= DIRECTIONS =
Please write out all of the records below word for word, keeping every line unchanged.

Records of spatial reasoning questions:
+++

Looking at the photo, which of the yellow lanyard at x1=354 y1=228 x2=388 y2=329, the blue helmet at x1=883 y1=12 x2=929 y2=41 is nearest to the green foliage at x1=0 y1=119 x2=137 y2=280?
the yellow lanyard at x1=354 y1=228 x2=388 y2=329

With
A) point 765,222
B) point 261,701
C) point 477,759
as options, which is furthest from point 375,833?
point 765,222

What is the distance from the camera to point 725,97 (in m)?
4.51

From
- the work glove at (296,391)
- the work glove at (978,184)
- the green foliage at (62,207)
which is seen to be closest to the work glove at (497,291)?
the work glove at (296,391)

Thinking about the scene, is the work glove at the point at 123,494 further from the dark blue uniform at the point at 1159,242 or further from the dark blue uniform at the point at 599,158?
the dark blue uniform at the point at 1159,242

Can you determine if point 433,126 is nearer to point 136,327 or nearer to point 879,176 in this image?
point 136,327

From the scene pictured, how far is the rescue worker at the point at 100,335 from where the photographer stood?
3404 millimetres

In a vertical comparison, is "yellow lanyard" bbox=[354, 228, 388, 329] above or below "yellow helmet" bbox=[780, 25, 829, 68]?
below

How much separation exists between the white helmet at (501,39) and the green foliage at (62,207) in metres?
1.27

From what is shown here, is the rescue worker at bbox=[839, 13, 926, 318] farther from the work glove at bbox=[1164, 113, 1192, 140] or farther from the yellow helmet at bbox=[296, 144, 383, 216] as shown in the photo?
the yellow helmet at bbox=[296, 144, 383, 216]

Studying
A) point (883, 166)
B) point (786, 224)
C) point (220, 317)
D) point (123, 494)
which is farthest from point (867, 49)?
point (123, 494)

+++

= OUTPUT BELOW =
Looking at the photo, which of the yellow lanyard at x1=354 y1=228 x2=388 y2=329, the blue helmet at x1=883 y1=12 x2=929 y2=41 is nearest to the green foliage at x1=0 y1=119 x2=137 y2=280?
the yellow lanyard at x1=354 y1=228 x2=388 y2=329

With
A) point 765,222
B) point 261,701
C) point 477,759
as options, which is furthest from point 375,833?
point 765,222

What is the distance from the camera to point 725,97 (in m)?
4.51

From
- the work glove at (296,391)
- the work glove at (978,184)
- the green foliage at (62,207)
which is seen to be closest to the work glove at (497,291)?
the work glove at (296,391)

Thinking about the scene, is the work glove at the point at 123,494 further from the dark blue uniform at the point at 1159,242 or further from the dark blue uniform at the point at 599,158?
the dark blue uniform at the point at 1159,242

Can you determine if point 433,126 is nearer to point 136,327 or nearer to point 879,176 in this image?
point 136,327

From the scene pictured, how far is the rescue worker at the point at 100,335 from where the photographer stood?
3404 millimetres

In a vertical comparison, is "yellow lanyard" bbox=[354, 228, 388, 329] above or below "yellow helmet" bbox=[780, 25, 829, 68]?
below

How much separation exists between the white helmet at (501,39) and the green foliage at (62,207) in metres?
1.27

From what is shown here, is the rescue worker at bbox=[839, 13, 926, 318] farther from the work glove at bbox=[1164, 113, 1192, 140] or farther from the yellow helmet at bbox=[296, 144, 383, 216] as shown in the photo?
the yellow helmet at bbox=[296, 144, 383, 216]

Studying
A) point (883, 166)
B) point (786, 224)
C) point (220, 317)
D) point (123, 494)
which is farthest from point (867, 49)?
point (123, 494)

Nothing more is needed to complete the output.